Teen vote headed to ballot?
BRATTLEBORO — Brattleboro is the only town in Vermont to utilize the Representative Town Meeting format for its annual town meeting, but each year the town struggles to fill the 138 seats available, usually coming up 15 or 20 people short.
One local teen, Rio Daims, thinks she has the solution, but she needs the adults to sign onto her initiative, literally.
"The Youth Vote Amendment will allow youth 16 and 17 to serve as representatives at Town Meeting and to vote on local issues," said Daims.
The process requires an amendment added to the Town Charter, which needs to be approved by the state Legislature. To get the ball rolling though, Daims needs the signatures of 400 registered voters who agree the question should be on the town ballot in November.
The youth vote amendment has been on the ballot before, in 2015, but it garnered only 49 percent approval, said Daims, falling short of the majority needed to send it to the Legislature.
Daims, the youth vote coordinator for Brattleboro Common Sense, would also like 16- and 17-year-olds to be able to vote on school issues, but that will require petitions and approval in all five towns in the Windham Southeast Supervisory Union. She is looking for volunteers to take on collecting signatures in the towns of Vernon, Putney, Guilford and Dummerston.
Daims, who just finished her sophomore year at Brattleboro Union High School, told the Reformer she has been going door to door collecting signatures and plans to speak at a democracy forum sometime in August.
"We deserve to have a voice in local government," she said. "We are very active in our towns.
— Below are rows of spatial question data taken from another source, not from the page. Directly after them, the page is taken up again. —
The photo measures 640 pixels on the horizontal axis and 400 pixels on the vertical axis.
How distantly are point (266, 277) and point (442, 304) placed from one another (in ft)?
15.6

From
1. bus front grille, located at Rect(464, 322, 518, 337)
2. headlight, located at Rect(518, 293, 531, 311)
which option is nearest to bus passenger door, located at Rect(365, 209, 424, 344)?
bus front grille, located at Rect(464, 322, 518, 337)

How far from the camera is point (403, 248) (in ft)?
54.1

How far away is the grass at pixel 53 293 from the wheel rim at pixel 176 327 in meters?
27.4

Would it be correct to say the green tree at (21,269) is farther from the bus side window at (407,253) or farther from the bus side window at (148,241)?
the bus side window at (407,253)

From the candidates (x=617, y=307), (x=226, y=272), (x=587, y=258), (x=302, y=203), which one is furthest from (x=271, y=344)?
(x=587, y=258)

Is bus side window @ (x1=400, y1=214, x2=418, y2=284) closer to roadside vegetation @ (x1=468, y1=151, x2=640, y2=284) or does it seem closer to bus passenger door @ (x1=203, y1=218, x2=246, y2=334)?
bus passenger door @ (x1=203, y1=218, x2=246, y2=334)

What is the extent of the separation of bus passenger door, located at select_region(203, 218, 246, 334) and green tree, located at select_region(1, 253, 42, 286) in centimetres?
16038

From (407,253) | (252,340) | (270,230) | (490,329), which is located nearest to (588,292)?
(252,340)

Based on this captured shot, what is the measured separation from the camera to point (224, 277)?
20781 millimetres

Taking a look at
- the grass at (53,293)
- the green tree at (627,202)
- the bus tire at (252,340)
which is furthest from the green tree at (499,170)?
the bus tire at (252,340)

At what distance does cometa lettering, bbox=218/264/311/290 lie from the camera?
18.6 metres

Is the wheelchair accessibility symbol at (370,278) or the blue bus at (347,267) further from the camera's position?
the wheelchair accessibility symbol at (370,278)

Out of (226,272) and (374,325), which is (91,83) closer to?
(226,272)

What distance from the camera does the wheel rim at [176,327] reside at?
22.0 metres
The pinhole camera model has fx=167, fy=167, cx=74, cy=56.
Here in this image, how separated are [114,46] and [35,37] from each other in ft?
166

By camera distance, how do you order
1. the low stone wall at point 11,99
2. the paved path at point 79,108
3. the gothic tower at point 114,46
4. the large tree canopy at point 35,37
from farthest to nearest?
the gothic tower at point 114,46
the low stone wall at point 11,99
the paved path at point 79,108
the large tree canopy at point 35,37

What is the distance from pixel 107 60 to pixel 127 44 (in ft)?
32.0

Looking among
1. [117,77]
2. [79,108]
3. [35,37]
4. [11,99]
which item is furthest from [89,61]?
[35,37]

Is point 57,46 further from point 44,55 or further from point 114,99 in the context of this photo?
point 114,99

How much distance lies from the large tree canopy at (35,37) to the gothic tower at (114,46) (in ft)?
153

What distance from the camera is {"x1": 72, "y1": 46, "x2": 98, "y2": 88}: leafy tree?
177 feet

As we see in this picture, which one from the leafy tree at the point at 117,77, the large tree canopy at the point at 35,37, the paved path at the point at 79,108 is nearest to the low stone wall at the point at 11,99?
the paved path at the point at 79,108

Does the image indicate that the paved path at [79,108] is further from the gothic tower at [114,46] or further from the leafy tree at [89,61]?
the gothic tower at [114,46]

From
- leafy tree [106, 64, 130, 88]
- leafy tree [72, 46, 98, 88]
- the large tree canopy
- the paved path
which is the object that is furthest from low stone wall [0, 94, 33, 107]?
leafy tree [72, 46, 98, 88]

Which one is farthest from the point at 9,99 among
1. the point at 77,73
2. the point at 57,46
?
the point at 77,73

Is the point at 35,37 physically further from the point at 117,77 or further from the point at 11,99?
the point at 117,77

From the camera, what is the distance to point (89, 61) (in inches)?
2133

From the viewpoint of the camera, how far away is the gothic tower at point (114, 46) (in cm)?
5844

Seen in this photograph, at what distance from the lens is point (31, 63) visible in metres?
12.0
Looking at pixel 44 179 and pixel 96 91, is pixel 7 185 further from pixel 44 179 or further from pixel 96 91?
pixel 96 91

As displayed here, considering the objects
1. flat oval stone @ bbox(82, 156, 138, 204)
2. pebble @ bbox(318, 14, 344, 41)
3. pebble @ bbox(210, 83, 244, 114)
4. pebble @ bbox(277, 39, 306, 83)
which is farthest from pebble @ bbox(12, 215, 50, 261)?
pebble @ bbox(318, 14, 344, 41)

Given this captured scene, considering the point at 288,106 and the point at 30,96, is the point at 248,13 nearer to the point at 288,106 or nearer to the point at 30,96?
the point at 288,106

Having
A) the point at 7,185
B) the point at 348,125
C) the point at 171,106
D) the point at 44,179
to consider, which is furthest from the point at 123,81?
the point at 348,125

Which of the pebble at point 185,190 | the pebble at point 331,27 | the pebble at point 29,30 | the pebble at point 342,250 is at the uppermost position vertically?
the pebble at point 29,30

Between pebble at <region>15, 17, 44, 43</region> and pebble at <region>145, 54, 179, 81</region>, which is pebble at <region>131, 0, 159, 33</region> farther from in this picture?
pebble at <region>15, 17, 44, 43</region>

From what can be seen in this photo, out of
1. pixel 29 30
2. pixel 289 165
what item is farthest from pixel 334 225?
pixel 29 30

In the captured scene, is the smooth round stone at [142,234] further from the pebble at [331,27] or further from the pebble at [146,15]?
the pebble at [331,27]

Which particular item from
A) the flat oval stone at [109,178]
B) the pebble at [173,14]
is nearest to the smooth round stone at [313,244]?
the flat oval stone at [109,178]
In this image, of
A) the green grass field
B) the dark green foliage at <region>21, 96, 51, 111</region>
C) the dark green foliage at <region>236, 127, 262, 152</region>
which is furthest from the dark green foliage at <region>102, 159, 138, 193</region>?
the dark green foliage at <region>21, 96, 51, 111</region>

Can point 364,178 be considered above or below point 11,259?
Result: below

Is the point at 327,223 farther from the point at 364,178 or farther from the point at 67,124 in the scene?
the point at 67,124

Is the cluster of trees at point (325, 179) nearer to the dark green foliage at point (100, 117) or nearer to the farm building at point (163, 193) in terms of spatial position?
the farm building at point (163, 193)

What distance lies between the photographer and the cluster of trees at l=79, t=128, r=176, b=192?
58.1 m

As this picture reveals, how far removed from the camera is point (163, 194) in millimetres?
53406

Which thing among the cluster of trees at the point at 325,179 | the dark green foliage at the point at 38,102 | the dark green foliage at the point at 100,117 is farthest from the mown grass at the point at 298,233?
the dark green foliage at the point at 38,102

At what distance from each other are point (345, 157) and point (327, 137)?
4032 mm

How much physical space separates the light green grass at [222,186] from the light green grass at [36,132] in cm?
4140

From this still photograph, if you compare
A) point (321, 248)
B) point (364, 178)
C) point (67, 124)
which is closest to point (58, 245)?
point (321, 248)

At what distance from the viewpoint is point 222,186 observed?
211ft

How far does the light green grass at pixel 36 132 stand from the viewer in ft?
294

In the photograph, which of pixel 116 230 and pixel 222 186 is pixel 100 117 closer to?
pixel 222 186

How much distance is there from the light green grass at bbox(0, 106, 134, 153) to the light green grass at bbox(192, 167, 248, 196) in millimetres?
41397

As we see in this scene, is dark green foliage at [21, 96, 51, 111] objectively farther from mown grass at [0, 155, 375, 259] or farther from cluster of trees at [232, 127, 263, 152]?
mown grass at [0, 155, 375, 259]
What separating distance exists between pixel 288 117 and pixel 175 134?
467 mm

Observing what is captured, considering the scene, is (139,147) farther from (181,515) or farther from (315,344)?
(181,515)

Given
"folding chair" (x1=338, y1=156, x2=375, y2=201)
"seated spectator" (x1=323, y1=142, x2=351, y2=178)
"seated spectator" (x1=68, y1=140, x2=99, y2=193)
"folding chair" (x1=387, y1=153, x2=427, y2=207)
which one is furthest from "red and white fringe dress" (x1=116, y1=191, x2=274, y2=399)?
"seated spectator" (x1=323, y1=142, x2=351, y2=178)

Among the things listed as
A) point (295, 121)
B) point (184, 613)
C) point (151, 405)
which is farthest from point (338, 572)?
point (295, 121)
We drive, we have jobs and pay taxes. We should be able to vote."
Lawrin Crispe said in his official position as Town Moderator that he has no opinion on the youth vote amendment.
"My duty as a moderator is to help citizens implement whatever their petitions or motions might be," he said.
However, when pressed, Crispe said personally, he believes it's a good thing to get kids involved in the community.
"We need to stimulate more interest in the democratic process in this community. If we can do that with the involvement of high school students, I'm all for it. It's important for the kids to get involved, because they will remain involved as adults."